Except in its final stages, opium does not dull the senses of the user. The men around us had been shaken from their happy stupors; they were now fully capable of vocalization, and they indulged freely. Emerson kept trying to cover my ears with his hands. What with that handicap, and the general racket—the groans and curses within and the banging of the wagon wheels without—I was unable to make much sense of what was said; but one remark aroused considerable interest.

"Curse the unbelievers! It is because of them we are here; the police never would bother if they had not ..."

But at that juncture the wagon came to an abrupt halt, and the speaker (whose adjectives I have edited out) was thrown off-balance and said no more.

Dragged from the vehicle as roughly as we had been thrust into it, we were escorted through a courtyard whose paving stones shone greasily in the light of the lamps flanking the door, and into a large, crowded room.
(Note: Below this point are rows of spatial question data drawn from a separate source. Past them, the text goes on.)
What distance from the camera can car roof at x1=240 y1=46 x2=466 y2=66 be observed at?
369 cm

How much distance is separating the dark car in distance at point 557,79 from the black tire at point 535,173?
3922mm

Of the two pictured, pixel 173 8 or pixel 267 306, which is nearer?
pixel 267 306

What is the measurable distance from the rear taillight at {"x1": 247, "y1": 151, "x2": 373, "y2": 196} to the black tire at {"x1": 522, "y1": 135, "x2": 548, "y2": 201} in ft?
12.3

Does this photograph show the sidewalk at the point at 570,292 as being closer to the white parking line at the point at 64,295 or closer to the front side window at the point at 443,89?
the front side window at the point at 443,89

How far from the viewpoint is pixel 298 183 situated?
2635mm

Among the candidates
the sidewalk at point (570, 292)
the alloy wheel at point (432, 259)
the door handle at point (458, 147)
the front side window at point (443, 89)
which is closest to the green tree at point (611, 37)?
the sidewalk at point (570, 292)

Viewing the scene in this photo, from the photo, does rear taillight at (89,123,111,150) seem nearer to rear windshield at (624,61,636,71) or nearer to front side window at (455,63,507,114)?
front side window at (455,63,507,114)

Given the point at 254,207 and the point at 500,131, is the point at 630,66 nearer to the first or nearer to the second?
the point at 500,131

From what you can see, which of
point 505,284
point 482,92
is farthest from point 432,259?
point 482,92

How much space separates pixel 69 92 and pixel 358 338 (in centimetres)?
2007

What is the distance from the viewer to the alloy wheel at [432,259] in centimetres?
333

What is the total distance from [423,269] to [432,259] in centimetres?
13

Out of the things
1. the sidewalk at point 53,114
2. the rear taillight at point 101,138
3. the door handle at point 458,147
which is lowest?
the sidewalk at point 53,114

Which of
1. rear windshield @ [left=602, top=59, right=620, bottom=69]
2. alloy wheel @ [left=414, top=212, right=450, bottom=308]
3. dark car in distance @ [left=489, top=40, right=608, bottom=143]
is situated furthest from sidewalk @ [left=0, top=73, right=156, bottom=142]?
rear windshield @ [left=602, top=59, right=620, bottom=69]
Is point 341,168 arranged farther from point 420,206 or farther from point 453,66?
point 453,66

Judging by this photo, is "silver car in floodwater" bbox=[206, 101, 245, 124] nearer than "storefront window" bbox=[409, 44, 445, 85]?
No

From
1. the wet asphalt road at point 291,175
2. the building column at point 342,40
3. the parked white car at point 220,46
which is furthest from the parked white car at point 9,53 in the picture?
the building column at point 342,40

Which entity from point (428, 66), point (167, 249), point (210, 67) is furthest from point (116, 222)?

It seemed very bright after the darkness outside; the flaring gas lamps played with merciless accuracy on the sickly faces and tattered rags of the prisoners. They were beating their breasts and wringing their hands and wailing in their high-pitched Egyptian fashion; the officers were cursing and shouting orders. It was a very Bedlam.

Emerson drew me within the protective circle of his arm. "Hang on, Peabody," he whispered. "I will announce my identity and we'll soon—"

He broke off with a faint cry; and for the first time, I saw the pallor of fear whiten my gallant Emerson's face. His eyes, fixed and glaring, had focused on the object that had shaken his courageous spirit—a camera.

How the journalists had got wind of the affair I did not know. I thought perhaps the police commissioners, desirous of public acclaim, had notified the press in advance. In any event, they were there in full measure, sharp-eyed as birds of prey.

"Oh, damnation," said Emerson hoarsely. "I will
not
announce my identity, Peabody. Not until I can find some way of doing so in private."

The police officers were arranging the prisoners in a rough line. Two
of them approached us. In that motley and bedraggled throng, Emerson stood out like a lion among jackals, though his beard had come loose and was hanging at an angle. Even the constables recognized his quality. One nudged the other and they came to a stop, staring.